Your assignment — Give again, exactly as written, each line of the material below starting at the line that contains "Clown anemonefish with" and ending at the line that contains "Для чего какая". Both ends count, and no other line does.

═══

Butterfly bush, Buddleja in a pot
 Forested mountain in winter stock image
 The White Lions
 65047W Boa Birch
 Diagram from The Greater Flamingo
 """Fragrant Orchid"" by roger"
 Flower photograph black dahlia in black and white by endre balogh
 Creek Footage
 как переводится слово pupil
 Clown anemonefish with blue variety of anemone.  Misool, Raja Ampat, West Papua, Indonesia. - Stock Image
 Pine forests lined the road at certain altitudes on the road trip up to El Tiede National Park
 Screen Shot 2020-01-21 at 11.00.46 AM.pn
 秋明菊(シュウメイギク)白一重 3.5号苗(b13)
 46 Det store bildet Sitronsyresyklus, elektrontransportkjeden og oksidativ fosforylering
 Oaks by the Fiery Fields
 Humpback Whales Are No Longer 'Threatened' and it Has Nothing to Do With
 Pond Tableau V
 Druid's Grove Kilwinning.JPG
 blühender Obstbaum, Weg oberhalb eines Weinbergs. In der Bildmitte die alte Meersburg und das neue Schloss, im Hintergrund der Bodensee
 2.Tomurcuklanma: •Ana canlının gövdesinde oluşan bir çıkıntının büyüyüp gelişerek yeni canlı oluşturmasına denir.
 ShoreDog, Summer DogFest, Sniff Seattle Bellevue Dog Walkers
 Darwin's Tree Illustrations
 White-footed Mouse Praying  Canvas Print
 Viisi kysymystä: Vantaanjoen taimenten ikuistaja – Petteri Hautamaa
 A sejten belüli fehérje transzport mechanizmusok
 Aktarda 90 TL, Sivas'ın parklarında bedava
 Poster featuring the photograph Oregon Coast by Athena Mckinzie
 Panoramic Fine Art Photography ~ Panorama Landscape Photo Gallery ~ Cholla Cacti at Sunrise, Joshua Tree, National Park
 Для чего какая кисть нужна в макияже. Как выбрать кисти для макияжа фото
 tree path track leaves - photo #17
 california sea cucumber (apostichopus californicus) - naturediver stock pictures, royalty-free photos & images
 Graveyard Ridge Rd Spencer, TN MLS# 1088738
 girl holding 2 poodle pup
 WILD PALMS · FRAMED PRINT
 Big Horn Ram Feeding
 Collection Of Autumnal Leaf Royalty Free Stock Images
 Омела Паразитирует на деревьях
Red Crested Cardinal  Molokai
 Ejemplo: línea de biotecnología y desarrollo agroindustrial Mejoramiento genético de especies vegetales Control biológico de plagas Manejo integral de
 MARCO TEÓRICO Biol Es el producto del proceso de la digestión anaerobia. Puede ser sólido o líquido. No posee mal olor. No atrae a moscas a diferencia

═══

Solution to the exercise —
 Clown anemonefish with blue variety of anemone.  Misool, Raja Ampat, West Papua, Indonesia. - Stock Image
 Pine forests lined the road at certain altitudes on the road trip up to El Tiede National Park
 Screen Shot 2020-01-21 at 11.00.46 AM.pn
 秋明菊(シュウメイギク)白一重 3.5号苗(b13)
 46 Det store bildet Sitronsyresyklus, elektrontransportkjeden og oksidativ fosforylering
 Oaks by the Fiery Fields
 Humpback Whales Are No Longer 'Threatened' and it Has Nothing to Do With
 Pond Tableau V
 Druid's Grove Kilwinning.JPG
 blühender Obstbaum, Weg oberhalb eines Weinbergs. In der Bildmitte die alte Meersburg und das neue Schloss, im Hintergrund der Bodensee
 2.Tomurcuklanma: •Ana canlının gövdesinde oluşan bir çıkıntının büyüyüp gelişerek yeni canlı oluşturmasına denir.
 ShoreDog, Summer DogFest, Sniff Seattle Bellevue Dog Walkers
 Darwin's Tree Illustrations
 White-footed Mouse Praying  Canvas Print
 Viisi kysymystä: Vantaanjoen taimenten ikuistaja – Petteri Hautamaa
 A sejten belüli fehérje transzport mechanizmusok
 Aktarda 90 TL, Sivas'ın parklarında bedava
 Poster featuring the photograph Oregon Coast by Athena Mckinzie
 Panoramic Fine Art Photography ~ Panorama Landscape Photo Gallery ~ Cholla Cacti at Sunrise, Joshua Tree, National Park
 Для чего какая кисть нужна в макияже. Как выбрать кисти для макияжа фото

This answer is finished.